Lightning strikes GW concertgoer

A GW law student was critically injured when she was struck by lightning at the Tibetan Freedom Concert at Robert F. Kennedy Stadium June 13.

Eleven people were injured when the lightning bolt struck the lower level of seats during a performance by Herbie Hancock and the Headhunters.

The most seriously injured was Lysa Selfon, a 25-year-old GW law student. She attended the concert with her sister Amanda Selfon and friends when tragedy struck.

“We heard this big boom sound – it sounded like a bomb,” Amanda said. “She turned around and another one went off. We both fell to the ground.”

Amanda said she may have blacked out momentarily, but when she got up her sister lay motionless.

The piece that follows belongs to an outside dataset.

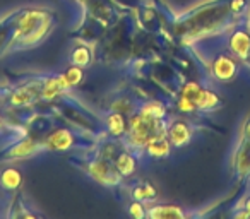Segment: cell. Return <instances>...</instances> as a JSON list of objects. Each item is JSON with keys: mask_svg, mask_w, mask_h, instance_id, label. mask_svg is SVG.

“Her face had turned completely pale,” Amanda said. “She had holes in her shirt and was bleeding out of her mouth. I didn’t think they’d be able to revive her.

“It was the most scared I’ve been in my life,” Amanda said.

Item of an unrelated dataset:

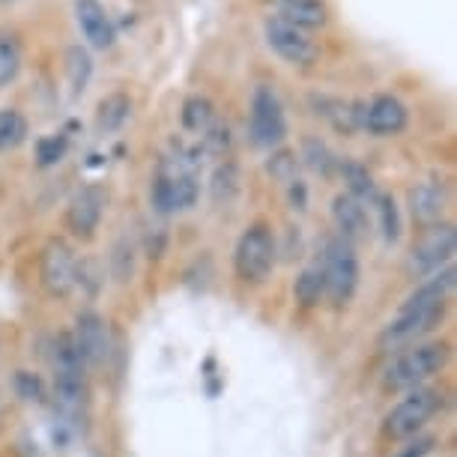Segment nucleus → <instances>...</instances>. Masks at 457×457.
<instances>
[{"instance_id":"23","label":"nucleus","mask_w":457,"mask_h":457,"mask_svg":"<svg viewBox=\"0 0 457 457\" xmlns=\"http://www.w3.org/2000/svg\"><path fill=\"white\" fill-rule=\"evenodd\" d=\"M28 141V120H24L15 108L0 111V150H15Z\"/></svg>"},{"instance_id":"2","label":"nucleus","mask_w":457,"mask_h":457,"mask_svg":"<svg viewBox=\"0 0 457 457\" xmlns=\"http://www.w3.org/2000/svg\"><path fill=\"white\" fill-rule=\"evenodd\" d=\"M51 368H54V401L63 416H81L87 403V377L84 361L69 335H57L51 344Z\"/></svg>"},{"instance_id":"5","label":"nucleus","mask_w":457,"mask_h":457,"mask_svg":"<svg viewBox=\"0 0 457 457\" xmlns=\"http://www.w3.org/2000/svg\"><path fill=\"white\" fill-rule=\"evenodd\" d=\"M275 266V239L266 224H252L245 234L239 237L234 252V270L237 278L245 284H261L270 278Z\"/></svg>"},{"instance_id":"13","label":"nucleus","mask_w":457,"mask_h":457,"mask_svg":"<svg viewBox=\"0 0 457 457\" xmlns=\"http://www.w3.org/2000/svg\"><path fill=\"white\" fill-rule=\"evenodd\" d=\"M407 105L398 96H374L368 105H361V129H368L370 135L389 137V135H401L407 129Z\"/></svg>"},{"instance_id":"30","label":"nucleus","mask_w":457,"mask_h":457,"mask_svg":"<svg viewBox=\"0 0 457 457\" xmlns=\"http://www.w3.org/2000/svg\"><path fill=\"white\" fill-rule=\"evenodd\" d=\"M296 168L299 165H296V156H293V153H275L270 159V174L284 186L296 183Z\"/></svg>"},{"instance_id":"14","label":"nucleus","mask_w":457,"mask_h":457,"mask_svg":"<svg viewBox=\"0 0 457 457\" xmlns=\"http://www.w3.org/2000/svg\"><path fill=\"white\" fill-rule=\"evenodd\" d=\"M102 212H105V192H102L99 186L81 188V192L72 197L69 210H66L69 234L79 237V239H90L99 230Z\"/></svg>"},{"instance_id":"7","label":"nucleus","mask_w":457,"mask_h":457,"mask_svg":"<svg viewBox=\"0 0 457 457\" xmlns=\"http://www.w3.org/2000/svg\"><path fill=\"white\" fill-rule=\"evenodd\" d=\"M248 135H252L254 146H272L284 144L287 137V117H284V105L278 99V93L272 87L261 84L252 93V111H248Z\"/></svg>"},{"instance_id":"24","label":"nucleus","mask_w":457,"mask_h":457,"mask_svg":"<svg viewBox=\"0 0 457 457\" xmlns=\"http://www.w3.org/2000/svg\"><path fill=\"white\" fill-rule=\"evenodd\" d=\"M293 293H296V299H299L305 308L317 305V302H320V299L326 296L320 266H308V270H302V272H299V278H296V287H293Z\"/></svg>"},{"instance_id":"8","label":"nucleus","mask_w":457,"mask_h":457,"mask_svg":"<svg viewBox=\"0 0 457 457\" xmlns=\"http://www.w3.org/2000/svg\"><path fill=\"white\" fill-rule=\"evenodd\" d=\"M150 197H153L156 212L162 215L192 210L197 201V179L192 177V170L179 165L177 159H165L159 168L156 183H153Z\"/></svg>"},{"instance_id":"27","label":"nucleus","mask_w":457,"mask_h":457,"mask_svg":"<svg viewBox=\"0 0 457 457\" xmlns=\"http://www.w3.org/2000/svg\"><path fill=\"white\" fill-rule=\"evenodd\" d=\"M302 159H305V165L317 170V174H329L335 165L332 150L320 141V137H305V144H302Z\"/></svg>"},{"instance_id":"32","label":"nucleus","mask_w":457,"mask_h":457,"mask_svg":"<svg viewBox=\"0 0 457 457\" xmlns=\"http://www.w3.org/2000/svg\"><path fill=\"white\" fill-rule=\"evenodd\" d=\"M430 448H434V436H419L416 443L403 445L395 457H425V454L430 452Z\"/></svg>"},{"instance_id":"31","label":"nucleus","mask_w":457,"mask_h":457,"mask_svg":"<svg viewBox=\"0 0 457 457\" xmlns=\"http://www.w3.org/2000/svg\"><path fill=\"white\" fill-rule=\"evenodd\" d=\"M15 389L24 401H42V383L28 370H19V377H15Z\"/></svg>"},{"instance_id":"29","label":"nucleus","mask_w":457,"mask_h":457,"mask_svg":"<svg viewBox=\"0 0 457 457\" xmlns=\"http://www.w3.org/2000/svg\"><path fill=\"white\" fill-rule=\"evenodd\" d=\"M66 135H46V137H39L37 141V162H39V168H51V165H57L60 159L66 156Z\"/></svg>"},{"instance_id":"25","label":"nucleus","mask_w":457,"mask_h":457,"mask_svg":"<svg viewBox=\"0 0 457 457\" xmlns=\"http://www.w3.org/2000/svg\"><path fill=\"white\" fill-rule=\"evenodd\" d=\"M237 192H239V170H237V165L224 162V165L215 168V174H212V201L228 204V201H234Z\"/></svg>"},{"instance_id":"20","label":"nucleus","mask_w":457,"mask_h":457,"mask_svg":"<svg viewBox=\"0 0 457 457\" xmlns=\"http://www.w3.org/2000/svg\"><path fill=\"white\" fill-rule=\"evenodd\" d=\"M63 69H66V79L72 84L75 93H84L90 84V75H93V57L87 48L81 46H69L63 51Z\"/></svg>"},{"instance_id":"28","label":"nucleus","mask_w":457,"mask_h":457,"mask_svg":"<svg viewBox=\"0 0 457 457\" xmlns=\"http://www.w3.org/2000/svg\"><path fill=\"white\" fill-rule=\"evenodd\" d=\"M377 212H379V230H383V237L389 239V243H395V239L401 237V212H398L395 197L377 195Z\"/></svg>"},{"instance_id":"17","label":"nucleus","mask_w":457,"mask_h":457,"mask_svg":"<svg viewBox=\"0 0 457 457\" xmlns=\"http://www.w3.org/2000/svg\"><path fill=\"white\" fill-rule=\"evenodd\" d=\"M407 197H410L412 219L421 221V224L439 221V215L445 212V204H448L445 188L439 186V183H419V186H412Z\"/></svg>"},{"instance_id":"10","label":"nucleus","mask_w":457,"mask_h":457,"mask_svg":"<svg viewBox=\"0 0 457 457\" xmlns=\"http://www.w3.org/2000/svg\"><path fill=\"white\" fill-rule=\"evenodd\" d=\"M263 37H266V46H270L281 60H287L290 66H312L317 54H320L305 33L299 28H293V24H287L284 19H278V15H272V19L263 21Z\"/></svg>"},{"instance_id":"21","label":"nucleus","mask_w":457,"mask_h":457,"mask_svg":"<svg viewBox=\"0 0 457 457\" xmlns=\"http://www.w3.org/2000/svg\"><path fill=\"white\" fill-rule=\"evenodd\" d=\"M341 174H344V183H347V195H353L361 204L377 201V183H374V177L368 174L365 165H359V162H344Z\"/></svg>"},{"instance_id":"1","label":"nucleus","mask_w":457,"mask_h":457,"mask_svg":"<svg viewBox=\"0 0 457 457\" xmlns=\"http://www.w3.org/2000/svg\"><path fill=\"white\" fill-rule=\"evenodd\" d=\"M452 290H454V266L448 263L443 266V272L425 281L407 302H403L401 312L395 314V320L379 335V347H386V350L403 347V344L416 341L425 332L434 329V326L443 320L448 293Z\"/></svg>"},{"instance_id":"18","label":"nucleus","mask_w":457,"mask_h":457,"mask_svg":"<svg viewBox=\"0 0 457 457\" xmlns=\"http://www.w3.org/2000/svg\"><path fill=\"white\" fill-rule=\"evenodd\" d=\"M332 219H335V228L341 230V239H356L368 230V212H365V204L356 201L353 195H335L332 201Z\"/></svg>"},{"instance_id":"26","label":"nucleus","mask_w":457,"mask_h":457,"mask_svg":"<svg viewBox=\"0 0 457 457\" xmlns=\"http://www.w3.org/2000/svg\"><path fill=\"white\" fill-rule=\"evenodd\" d=\"M21 69V48L19 42L6 33H0V87H6L10 81H15Z\"/></svg>"},{"instance_id":"9","label":"nucleus","mask_w":457,"mask_h":457,"mask_svg":"<svg viewBox=\"0 0 457 457\" xmlns=\"http://www.w3.org/2000/svg\"><path fill=\"white\" fill-rule=\"evenodd\" d=\"M39 281L48 296H69L79 284V261L75 252L60 239H51L39 261Z\"/></svg>"},{"instance_id":"16","label":"nucleus","mask_w":457,"mask_h":457,"mask_svg":"<svg viewBox=\"0 0 457 457\" xmlns=\"http://www.w3.org/2000/svg\"><path fill=\"white\" fill-rule=\"evenodd\" d=\"M278 19L299 30H317L329 24L326 0H278Z\"/></svg>"},{"instance_id":"19","label":"nucleus","mask_w":457,"mask_h":457,"mask_svg":"<svg viewBox=\"0 0 457 457\" xmlns=\"http://www.w3.org/2000/svg\"><path fill=\"white\" fill-rule=\"evenodd\" d=\"M132 117V99L126 93H108L96 108V126L99 132H117Z\"/></svg>"},{"instance_id":"22","label":"nucleus","mask_w":457,"mask_h":457,"mask_svg":"<svg viewBox=\"0 0 457 457\" xmlns=\"http://www.w3.org/2000/svg\"><path fill=\"white\" fill-rule=\"evenodd\" d=\"M215 123V105L206 96H188L183 102V126L188 132L204 135Z\"/></svg>"},{"instance_id":"15","label":"nucleus","mask_w":457,"mask_h":457,"mask_svg":"<svg viewBox=\"0 0 457 457\" xmlns=\"http://www.w3.org/2000/svg\"><path fill=\"white\" fill-rule=\"evenodd\" d=\"M75 21L93 48L114 46V24H111V15L99 0H75Z\"/></svg>"},{"instance_id":"4","label":"nucleus","mask_w":457,"mask_h":457,"mask_svg":"<svg viewBox=\"0 0 457 457\" xmlns=\"http://www.w3.org/2000/svg\"><path fill=\"white\" fill-rule=\"evenodd\" d=\"M323 287L335 305H347L359 287V257L353 252V243L341 237H332L323 252Z\"/></svg>"},{"instance_id":"6","label":"nucleus","mask_w":457,"mask_h":457,"mask_svg":"<svg viewBox=\"0 0 457 457\" xmlns=\"http://www.w3.org/2000/svg\"><path fill=\"white\" fill-rule=\"evenodd\" d=\"M439 407H443V395L436 389H412L407 398L395 403L389 410V416H386L383 421L386 436H392V439L416 436L419 430L436 416Z\"/></svg>"},{"instance_id":"11","label":"nucleus","mask_w":457,"mask_h":457,"mask_svg":"<svg viewBox=\"0 0 457 457\" xmlns=\"http://www.w3.org/2000/svg\"><path fill=\"white\" fill-rule=\"evenodd\" d=\"M454 243L457 234L452 224H434V228H428L410 252V270L416 275H428L436 272L439 266H448L454 254Z\"/></svg>"},{"instance_id":"33","label":"nucleus","mask_w":457,"mask_h":457,"mask_svg":"<svg viewBox=\"0 0 457 457\" xmlns=\"http://www.w3.org/2000/svg\"><path fill=\"white\" fill-rule=\"evenodd\" d=\"M0 4H12V0H0Z\"/></svg>"},{"instance_id":"12","label":"nucleus","mask_w":457,"mask_h":457,"mask_svg":"<svg viewBox=\"0 0 457 457\" xmlns=\"http://www.w3.org/2000/svg\"><path fill=\"white\" fill-rule=\"evenodd\" d=\"M79 350V356L84 365L90 368H99L108 361V353H111V338H108V326L102 320L99 314L93 312H81L79 320H75V332L69 335Z\"/></svg>"},{"instance_id":"3","label":"nucleus","mask_w":457,"mask_h":457,"mask_svg":"<svg viewBox=\"0 0 457 457\" xmlns=\"http://www.w3.org/2000/svg\"><path fill=\"white\" fill-rule=\"evenodd\" d=\"M448 361V344L430 341V344H416V347L398 353L392 359V365L386 368V386L389 389H419L425 379L445 368Z\"/></svg>"}]
</instances>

Medical personnel quickly came to the scene to conduct CPR.

The concert stopped a few minutes later when ambulances drove on to the playing field. The day’s events were eventually canceled, leaving many ticket holders unable to see some of their favorite bands.

Although some groups, including R.E.M. and Radiohead, performed the next day, others, like Beck and Tracy Chapman, could not reschedule.

The concert also featured Live, Dave Matthews Band, Pearl Jam and Blues Travelers, among others.

A week after their encounter with lightning, Amanda said Lysa’s condition is improving. She has started physical therapy and has no apparent muscle, nerve or organ damage.

“Her spirits are great,” Amanda said. “She’s doing well.”

Lysa opened a paint-your-own-pottery store near Dupont Circle last year. Amanda has worked at the store, called “Prima Donna” during her sister’s absence.

“She is very lively,” Amanda said.

Lysa’s mother has been spending time by her daughter’s side at Washington Hospital Center.

Amanda said Lysa’s goal is to come back to her third year of law school in the fall, where she is studying First Amendment law.

“She’s very fortunate,” Amanda said.

The two-day Tibetan Freedom Concert was organized to raise awareness and money for organizations interested in reclaiming Tibetan independence. Tibet is territorially claimed by the Chinese, who have exiled Buddhist leaders like the Dalai Lama.

President Clinton is expected to travel to China this week and concert organizers urged him to discuss the Tibetan issue in meetings with Chinese President Jiang Zemin.

Monday, activists gathered on the steps of the Capitol, along with celebrities and lawmakers, to urge Clinton to make Tibetan independence a key issue on his trip.